Like we would pass dirty water through several filters like a physical filter (think paper coffee filter) to get rid of unwanted physical particles, then pass the water through an activated charcoal filter to remove chemical contaminants and unhealthy microorganisms, then you add a drop or two of bleach (chlorine) to make sure it’s safe to drink, the information gathered must filter through our various paradigms to arrive at a pool of useful information.

All of these paradigms will interact and pass information around inside your head and to pop out the best answer. Not necessarily the right answer, mind you. Like I said earlier, all you have to be is “less wrong” than your opponent before they do the same to you.

Decide

Remember, Boyd was a fighter pilot and he designed the OODA loop for fighter pilots. Until you got behind the enemy aircraft and yourself pointed towards him so you had a continuous view of your target, all you got to see was a flash of where he was and which way was he pointing. From that split-second observation, you had to determine where he was in a three-dimensional relation from you and decide based on that information where he will end up after you maneuver your own aircraft.

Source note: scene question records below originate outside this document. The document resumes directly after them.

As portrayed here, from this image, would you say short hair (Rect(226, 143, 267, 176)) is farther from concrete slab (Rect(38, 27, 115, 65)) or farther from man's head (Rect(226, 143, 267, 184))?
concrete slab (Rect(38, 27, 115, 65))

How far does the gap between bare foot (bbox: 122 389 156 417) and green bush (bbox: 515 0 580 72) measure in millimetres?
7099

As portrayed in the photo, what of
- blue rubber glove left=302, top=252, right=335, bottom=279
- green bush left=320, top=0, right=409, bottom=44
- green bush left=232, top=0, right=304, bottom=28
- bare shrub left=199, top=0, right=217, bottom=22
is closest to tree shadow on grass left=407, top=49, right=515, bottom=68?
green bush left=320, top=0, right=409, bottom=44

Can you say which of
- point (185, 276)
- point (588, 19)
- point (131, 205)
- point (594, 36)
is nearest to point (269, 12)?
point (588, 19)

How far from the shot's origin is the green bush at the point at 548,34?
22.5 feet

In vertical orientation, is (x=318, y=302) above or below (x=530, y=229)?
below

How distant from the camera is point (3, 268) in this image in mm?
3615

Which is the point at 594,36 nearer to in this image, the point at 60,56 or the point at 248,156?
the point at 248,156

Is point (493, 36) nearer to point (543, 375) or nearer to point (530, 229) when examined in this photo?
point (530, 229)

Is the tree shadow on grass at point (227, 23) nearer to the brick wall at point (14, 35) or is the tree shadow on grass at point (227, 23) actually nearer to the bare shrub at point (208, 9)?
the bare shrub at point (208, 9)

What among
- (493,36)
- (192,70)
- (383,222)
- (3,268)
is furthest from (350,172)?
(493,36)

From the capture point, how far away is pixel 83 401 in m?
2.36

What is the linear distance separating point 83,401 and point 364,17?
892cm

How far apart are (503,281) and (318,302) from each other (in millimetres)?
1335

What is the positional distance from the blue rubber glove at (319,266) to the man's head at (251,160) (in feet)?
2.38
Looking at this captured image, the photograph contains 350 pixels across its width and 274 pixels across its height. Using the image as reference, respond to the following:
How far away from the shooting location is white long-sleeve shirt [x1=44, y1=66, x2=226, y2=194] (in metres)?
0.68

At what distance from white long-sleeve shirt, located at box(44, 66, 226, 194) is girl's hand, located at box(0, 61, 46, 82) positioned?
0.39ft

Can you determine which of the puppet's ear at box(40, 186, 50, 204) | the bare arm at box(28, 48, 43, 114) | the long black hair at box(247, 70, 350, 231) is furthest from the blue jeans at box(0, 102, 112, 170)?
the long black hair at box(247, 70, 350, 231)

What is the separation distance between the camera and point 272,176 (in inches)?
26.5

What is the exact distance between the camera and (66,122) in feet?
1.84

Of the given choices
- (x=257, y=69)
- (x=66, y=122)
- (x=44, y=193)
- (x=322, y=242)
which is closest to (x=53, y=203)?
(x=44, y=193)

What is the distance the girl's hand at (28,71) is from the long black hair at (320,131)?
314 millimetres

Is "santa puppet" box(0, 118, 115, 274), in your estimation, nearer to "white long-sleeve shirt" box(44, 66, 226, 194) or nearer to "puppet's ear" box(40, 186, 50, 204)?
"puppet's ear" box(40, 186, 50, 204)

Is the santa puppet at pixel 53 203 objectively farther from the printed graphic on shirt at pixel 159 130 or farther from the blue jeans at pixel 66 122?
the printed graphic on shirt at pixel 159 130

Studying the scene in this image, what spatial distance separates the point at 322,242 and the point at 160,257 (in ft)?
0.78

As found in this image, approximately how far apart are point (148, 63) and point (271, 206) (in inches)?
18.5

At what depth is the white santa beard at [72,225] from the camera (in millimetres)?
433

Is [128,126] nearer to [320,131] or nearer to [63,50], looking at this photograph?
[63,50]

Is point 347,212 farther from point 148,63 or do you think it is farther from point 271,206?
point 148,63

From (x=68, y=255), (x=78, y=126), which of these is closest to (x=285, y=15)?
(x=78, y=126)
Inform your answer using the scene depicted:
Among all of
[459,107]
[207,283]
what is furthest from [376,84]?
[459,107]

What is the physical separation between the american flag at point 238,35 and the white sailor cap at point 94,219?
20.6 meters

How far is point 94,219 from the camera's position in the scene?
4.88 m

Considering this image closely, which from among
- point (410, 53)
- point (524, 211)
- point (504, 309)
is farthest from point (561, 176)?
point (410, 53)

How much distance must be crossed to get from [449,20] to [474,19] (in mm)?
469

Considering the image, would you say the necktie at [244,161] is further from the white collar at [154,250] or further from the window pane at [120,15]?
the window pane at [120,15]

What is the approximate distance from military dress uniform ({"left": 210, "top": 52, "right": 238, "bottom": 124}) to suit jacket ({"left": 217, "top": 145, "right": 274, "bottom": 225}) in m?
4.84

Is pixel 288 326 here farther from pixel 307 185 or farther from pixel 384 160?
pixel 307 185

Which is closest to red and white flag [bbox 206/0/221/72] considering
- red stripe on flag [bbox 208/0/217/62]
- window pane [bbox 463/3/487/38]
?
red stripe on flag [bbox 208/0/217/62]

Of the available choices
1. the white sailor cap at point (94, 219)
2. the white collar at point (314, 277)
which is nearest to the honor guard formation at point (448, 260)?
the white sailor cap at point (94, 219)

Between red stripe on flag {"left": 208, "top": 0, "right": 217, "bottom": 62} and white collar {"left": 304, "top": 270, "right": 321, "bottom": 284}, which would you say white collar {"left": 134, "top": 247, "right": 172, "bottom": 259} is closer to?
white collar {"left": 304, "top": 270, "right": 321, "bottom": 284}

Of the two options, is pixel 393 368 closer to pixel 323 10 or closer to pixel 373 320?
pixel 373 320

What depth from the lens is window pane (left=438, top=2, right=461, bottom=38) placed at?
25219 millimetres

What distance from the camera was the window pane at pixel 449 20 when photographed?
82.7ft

Notice there is a feedback path from the decision point that leads back to the Observation bubble, which means you can observe how your decision can change your observation of your opponent.

Act

You observed where he was, you made your best guess as to where he’ll be in the near future, now you change the pitch, yaw, roll and speed of your aircraft so you get into a direction, speed and orientation where (hopefully) you’re behind him and he’s in front of you, which in aerial combat can be two radically different things.

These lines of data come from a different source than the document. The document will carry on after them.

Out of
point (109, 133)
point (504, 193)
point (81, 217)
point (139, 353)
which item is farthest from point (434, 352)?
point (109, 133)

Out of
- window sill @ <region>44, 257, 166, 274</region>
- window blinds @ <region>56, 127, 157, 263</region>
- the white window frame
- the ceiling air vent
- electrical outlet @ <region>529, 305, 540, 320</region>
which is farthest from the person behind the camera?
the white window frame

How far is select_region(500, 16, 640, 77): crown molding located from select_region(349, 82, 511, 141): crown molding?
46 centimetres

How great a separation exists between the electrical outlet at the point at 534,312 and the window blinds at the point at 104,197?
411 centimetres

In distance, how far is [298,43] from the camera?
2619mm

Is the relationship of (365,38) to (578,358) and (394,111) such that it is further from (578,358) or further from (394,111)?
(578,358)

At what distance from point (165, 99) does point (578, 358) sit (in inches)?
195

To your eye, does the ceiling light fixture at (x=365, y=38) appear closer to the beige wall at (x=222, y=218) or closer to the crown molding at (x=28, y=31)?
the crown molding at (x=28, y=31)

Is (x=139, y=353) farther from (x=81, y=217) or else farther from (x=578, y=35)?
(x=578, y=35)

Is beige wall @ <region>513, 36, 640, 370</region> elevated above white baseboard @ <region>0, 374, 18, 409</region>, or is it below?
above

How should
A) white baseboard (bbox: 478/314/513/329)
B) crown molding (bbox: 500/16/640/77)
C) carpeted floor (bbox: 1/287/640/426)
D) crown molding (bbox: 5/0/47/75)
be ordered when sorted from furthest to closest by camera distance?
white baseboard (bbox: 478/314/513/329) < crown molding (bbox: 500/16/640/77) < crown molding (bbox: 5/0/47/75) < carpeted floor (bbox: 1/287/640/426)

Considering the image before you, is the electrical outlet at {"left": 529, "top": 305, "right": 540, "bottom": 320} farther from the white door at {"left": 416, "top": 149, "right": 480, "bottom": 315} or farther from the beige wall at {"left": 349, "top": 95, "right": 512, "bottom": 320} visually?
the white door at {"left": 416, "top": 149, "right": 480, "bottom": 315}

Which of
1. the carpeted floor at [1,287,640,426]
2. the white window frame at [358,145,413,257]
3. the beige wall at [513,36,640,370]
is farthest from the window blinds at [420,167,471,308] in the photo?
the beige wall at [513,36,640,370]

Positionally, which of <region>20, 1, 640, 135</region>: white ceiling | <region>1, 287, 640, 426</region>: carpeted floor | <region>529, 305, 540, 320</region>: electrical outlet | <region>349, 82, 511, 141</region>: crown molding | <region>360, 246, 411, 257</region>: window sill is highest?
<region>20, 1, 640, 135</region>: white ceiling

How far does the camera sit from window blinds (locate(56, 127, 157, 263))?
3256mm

Notice there are two feedback lines for the act portion of this loop, namely feedback on how your action has affected your observation and “Unfolding Interaction the Environment.” This means as you act, it changes what is going on around you. If your opponent’s OODA Loop is faster than yours, they can use your change in aspect/orientation to perform another loop to affect and change their own orientation and decision on how to act. That way he gets behind you and gets you in front of him.

At this point, use everything you have learned and know about the situation to update your paradigms and start the loop over again. Good luck!